= Voluntary society =

Libertarian conception of a society entirely of private/cooperative ownership

A voluntary society, voluntary community or voluntary city is a term used in right-libertarianism to describe an entity in which all property (including streets, parks, etc.) and all services (including courts, police, etc.) are provided through what the proponents of the term call "voluntary means" and in which they include private or cooperative ownership.
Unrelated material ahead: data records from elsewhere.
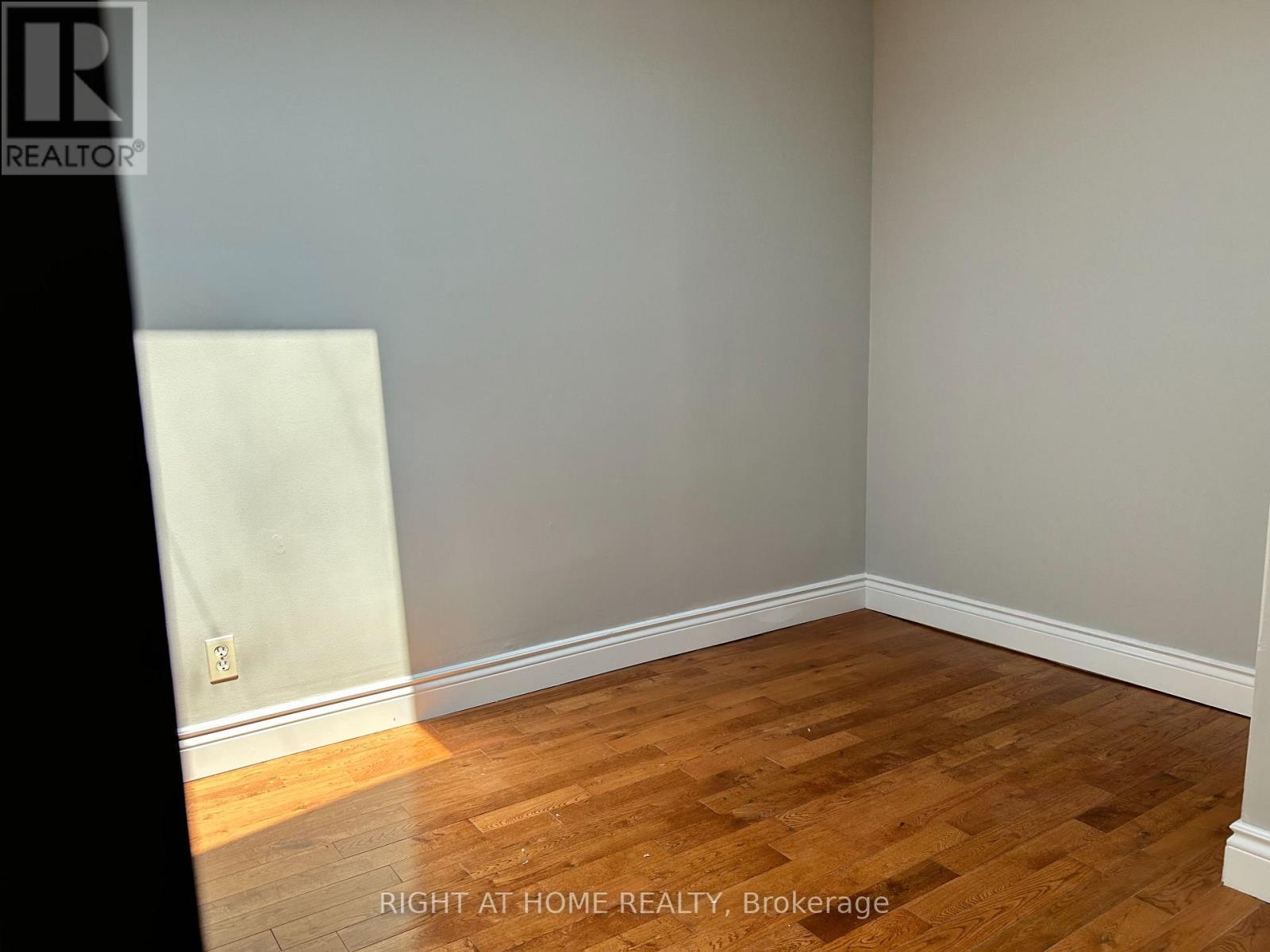 280 Kenilworth Avenue, Toronto, Ontario  M4L 3S8 - Photo 23 - E13585472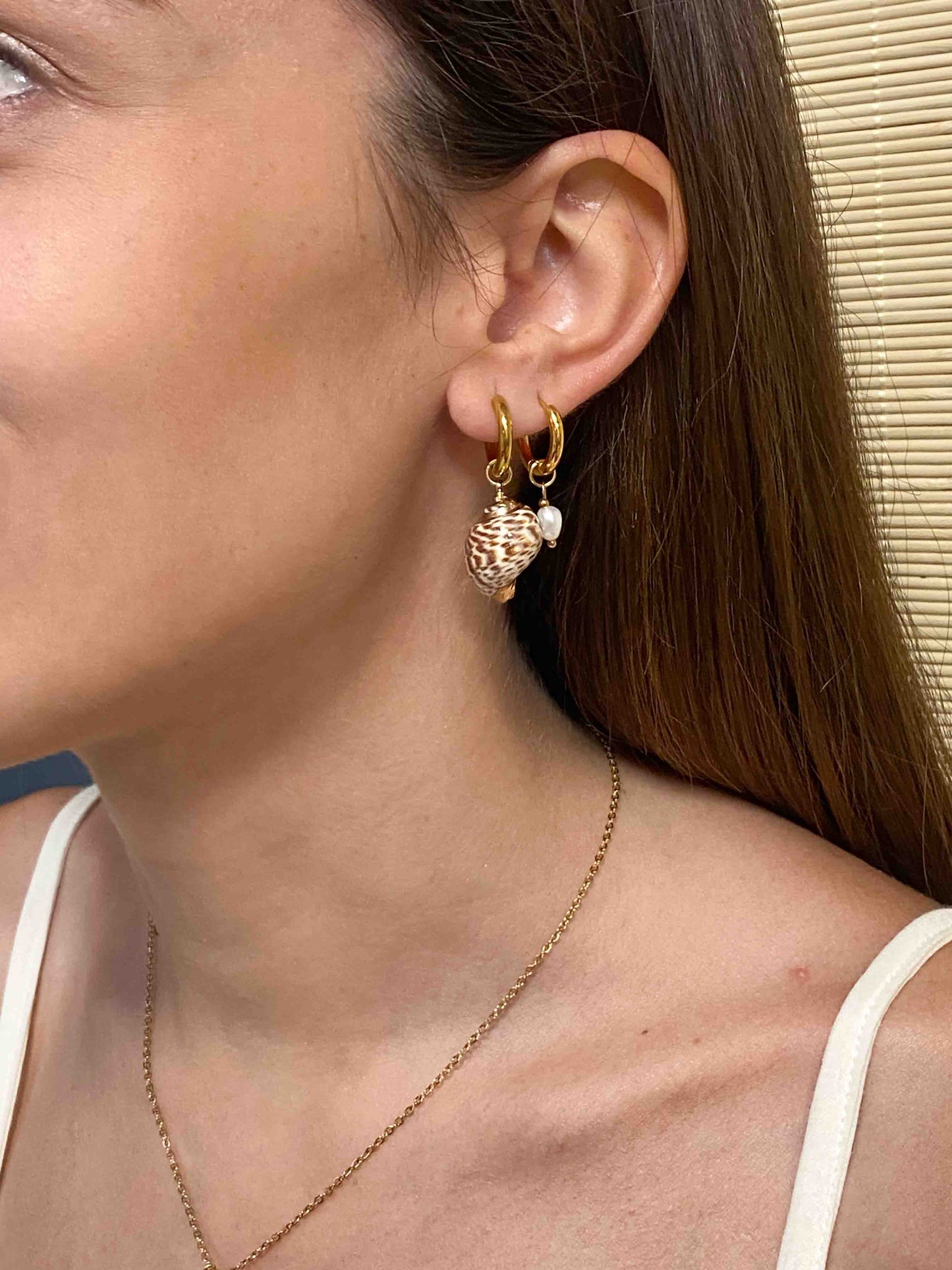 SEA - Pendientes caracola spot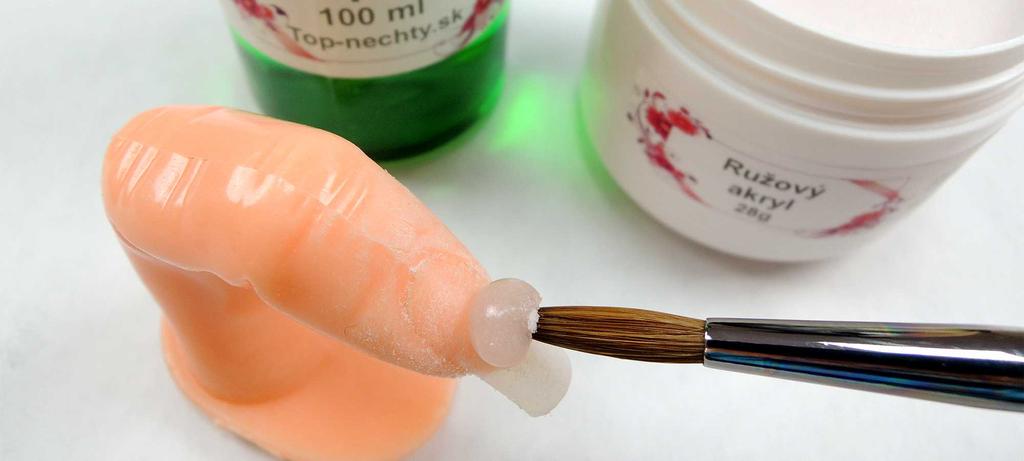 5. Prvá vrstva akrylu Ako prvý dajte číry alebo ružový mliečny akryl. Štetec namočte do acrylic liquidu a jeho špičkou jemne naberte akrylový prášok.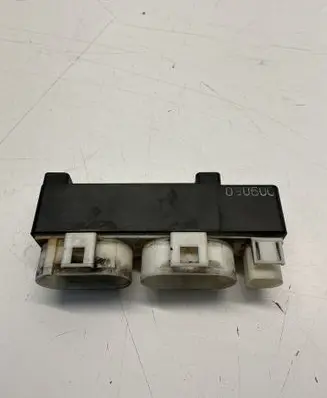 Volkswagen Transporter - Caravelle T4 Coolant fan relay 701919506A 898726000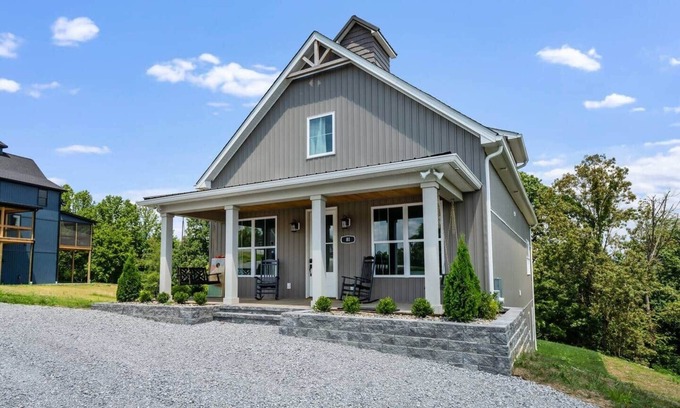 Clarkson Casa | Luxury Lake Getaway | Sleeps 12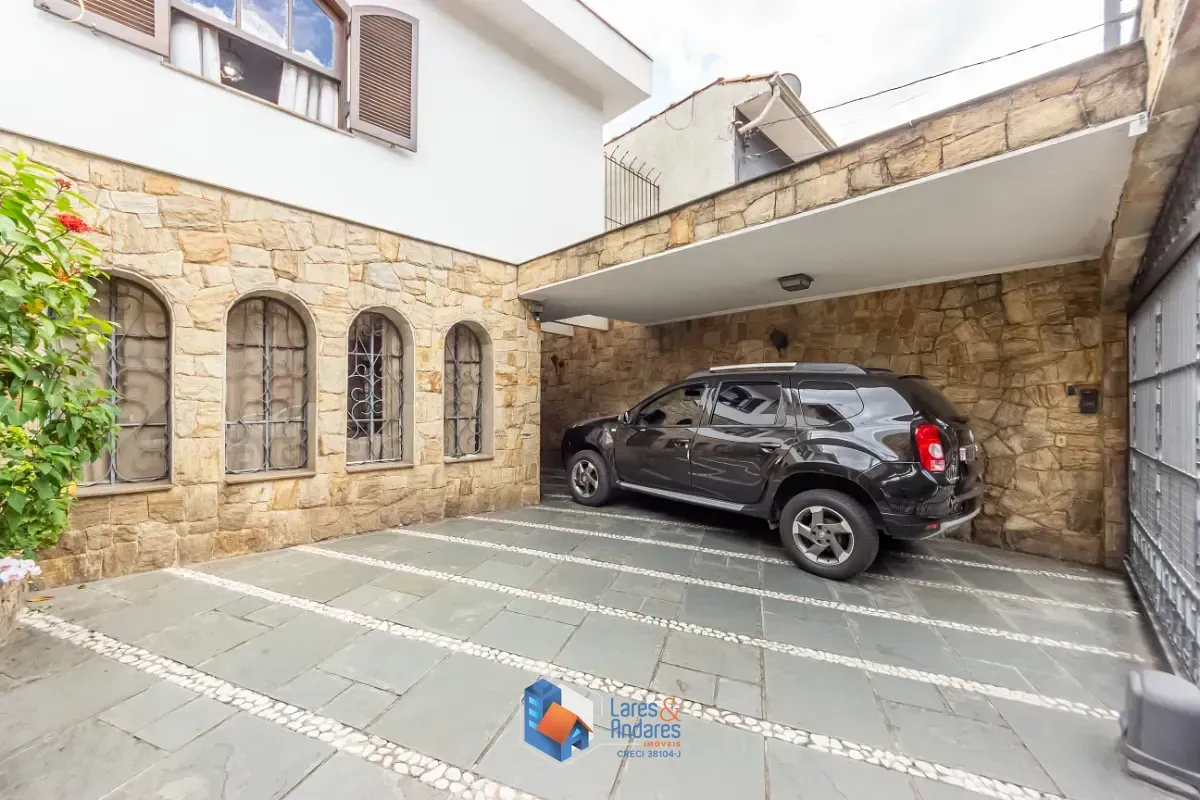 Imagem Sobrado para venda em Vila Guilherme com 4 quartos, sendo 2 suítes, 181m²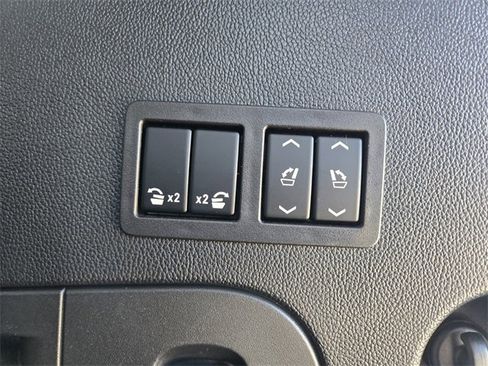 Used 2020 GMC Yukon Denali w/ Denali Premium Package image 16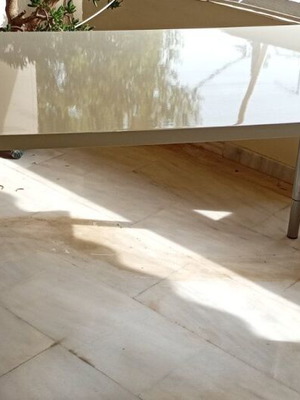 IKEA desk 150 x 75 cm used, white with metal legs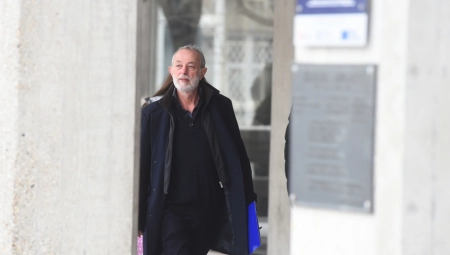 "TI SI ĆERO GLUPA" Ovako se osumnjičeni učitelj glume obraćao polaznici škole: Roditeljima nije ispričala šta se desilo da se ne bi potresli!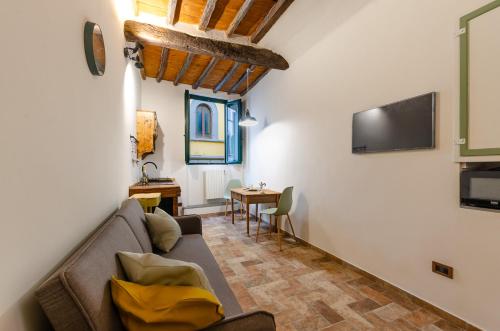 Santa Croce historical apartment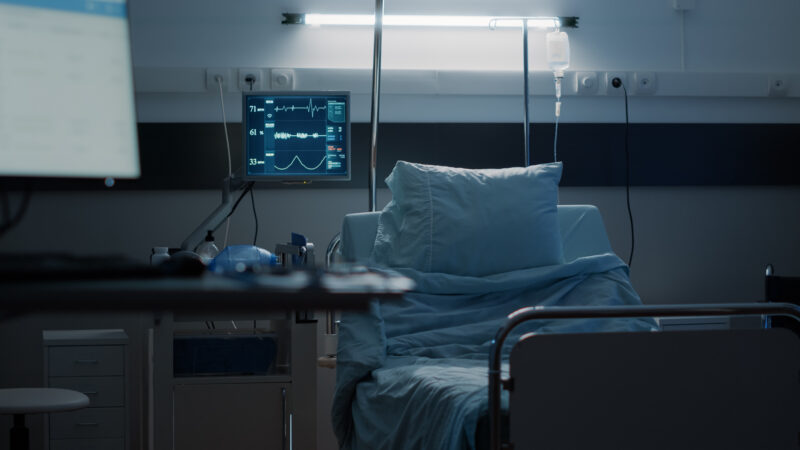 un pat dintr-un spital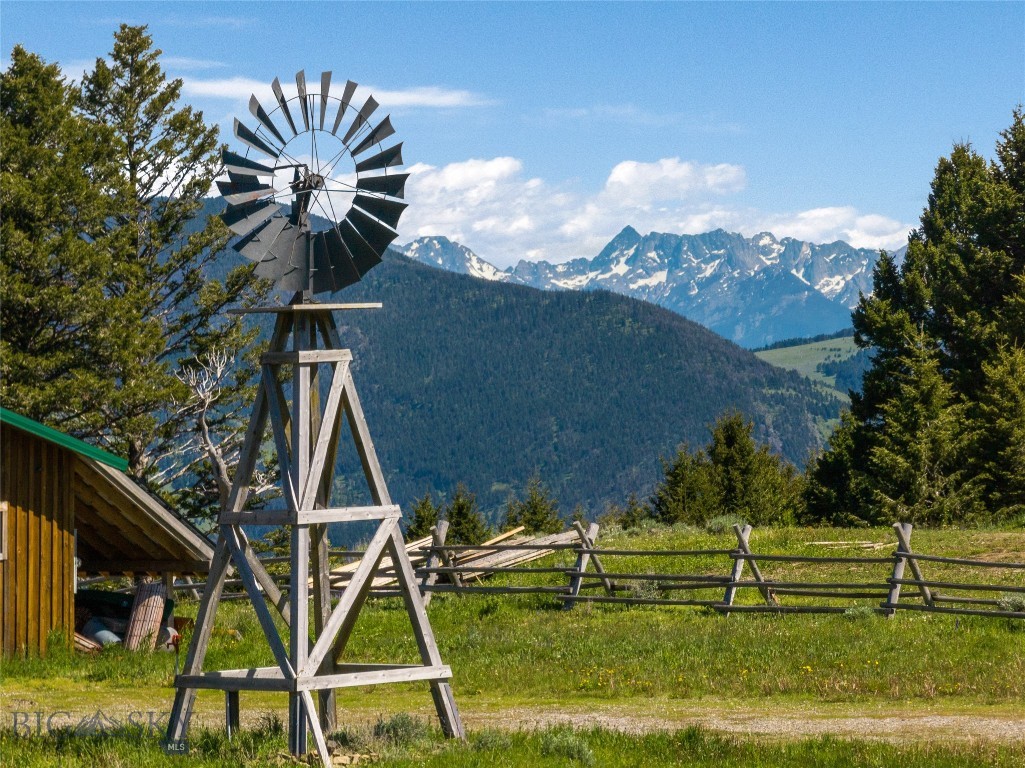 125 Rocky Mountain Meadows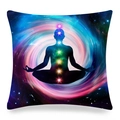 Dettaglio federa con stampa galassia e sagoma di meditazione con i 7 chakra - 45x45 cm / Silhouette Chakra Vortice Galattico (16)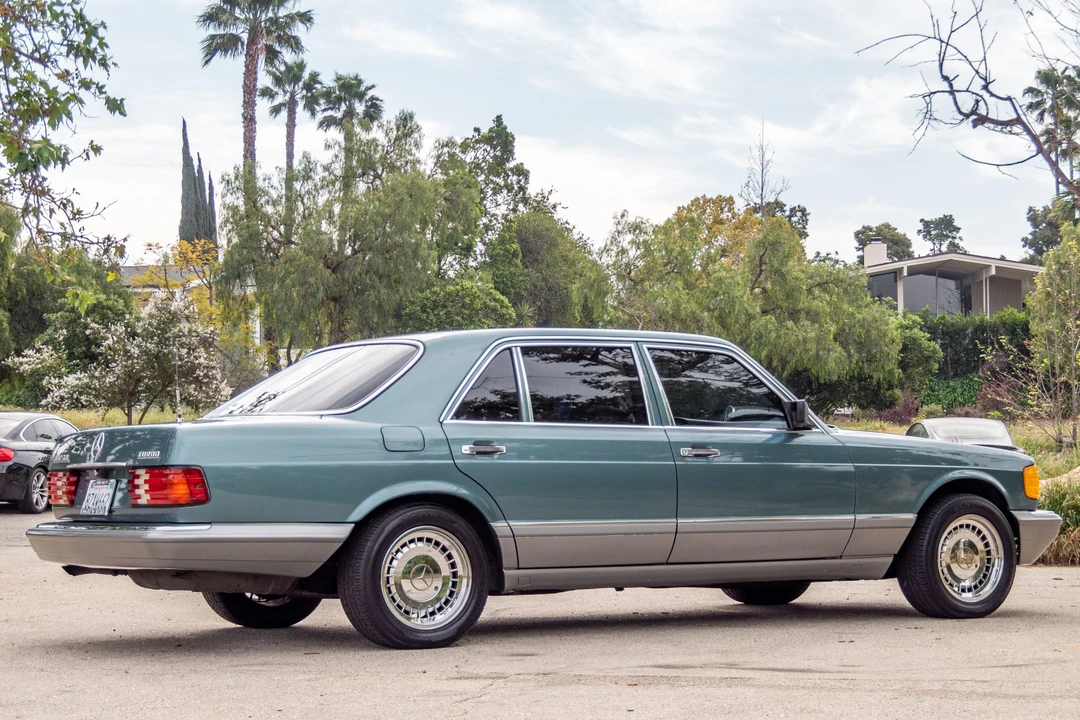 1987 Mercedes-Benz W126 S-Class Sedan - Image 16 of 31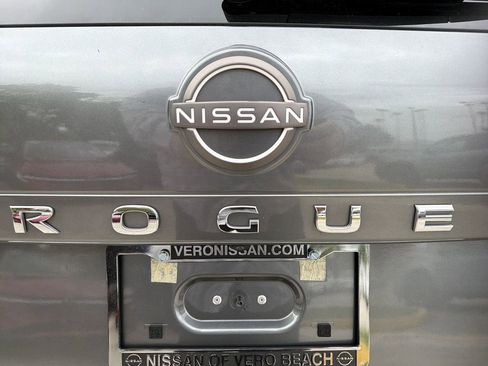 Used 2023 Nissan Rogue SV image 10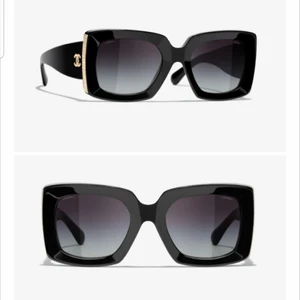 - Solglasögon från CHANEL, Originalpris 4670 kr. Otroligt klassiska och vackra, på insidan av ena sidan har färg lossnat, ingenting som syns när dom sitter på då detta ligger mot själva fronten (hör av dig för bilder på detta) ☺️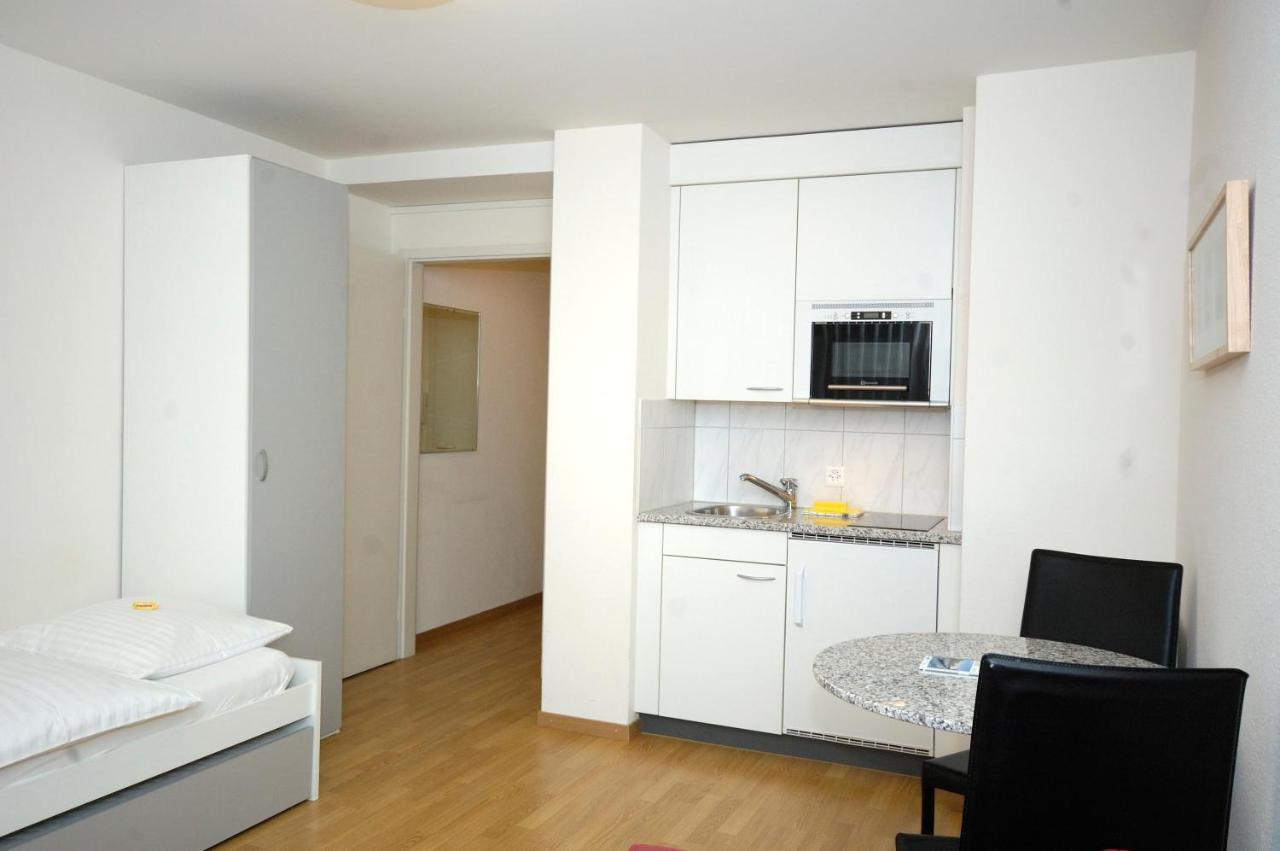 City-studio On Floor - Crown 48 *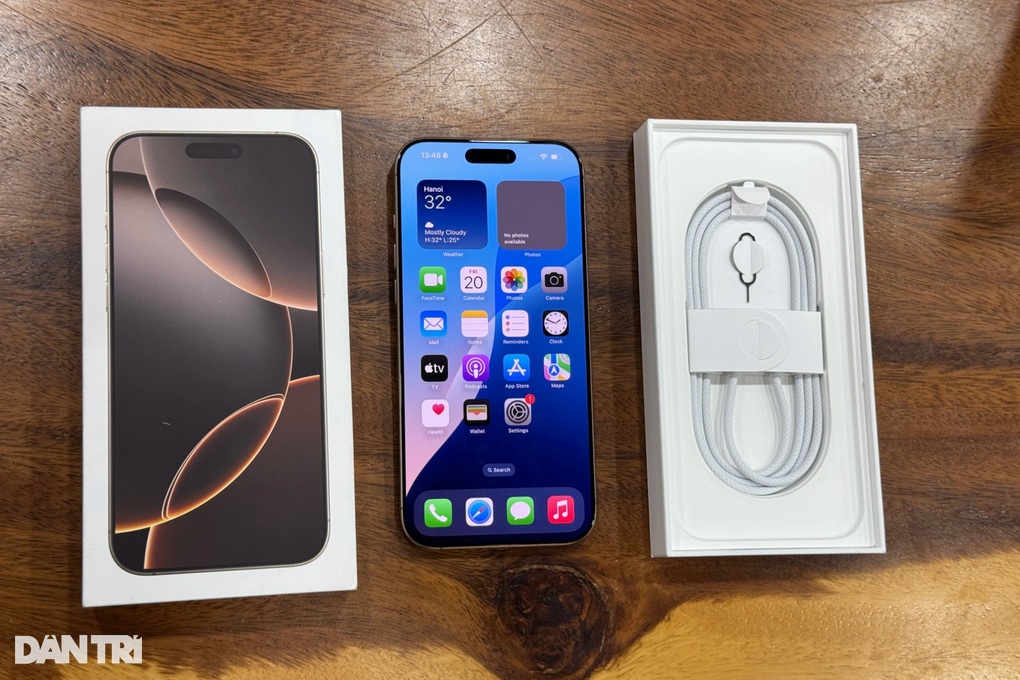 Giá iPhone 16 Pro Max xách tay giảm 20 triệu đồng - 1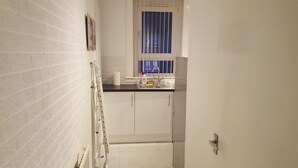 Luokittelematon kuva, 4 kautta 17, painike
In a "voluntary society", as described by David Beito, Peter Gordon and Alexander Tabarrok, the notion of something being "privately" or "cooperatively" owned would be "radically different" from "monopolistic privatization with state subsidies", or "monopolistic control of public resources by the state", respectively. Instead, courts might be replaced with dispute resolution organizations; police with volunteer-based community defense organizations or private security agencies and crime insurers; transportation authorities with community road associations and rail counterparts; etc. These services were the subject of the book, The Voluntary City, which dealt with them chapter-by-chapter.

Anarcho-capitalists view "voluntary societies" as the solution to the conflict between those who favor government allowing behaviors and arrangements such as non-violent drug use, free stores, sexual liberation, voluntary communal sharing, etc., and those who favor government restrictions on such activities. Those who want to live under a certain code of conduct can move to a community that supports and protects it. Anarcho-capitalists such as Stefan Molyneux believe that in a "voluntary society", dispute resolution organizations and pollution insurance companies would prevent problems such as pollution.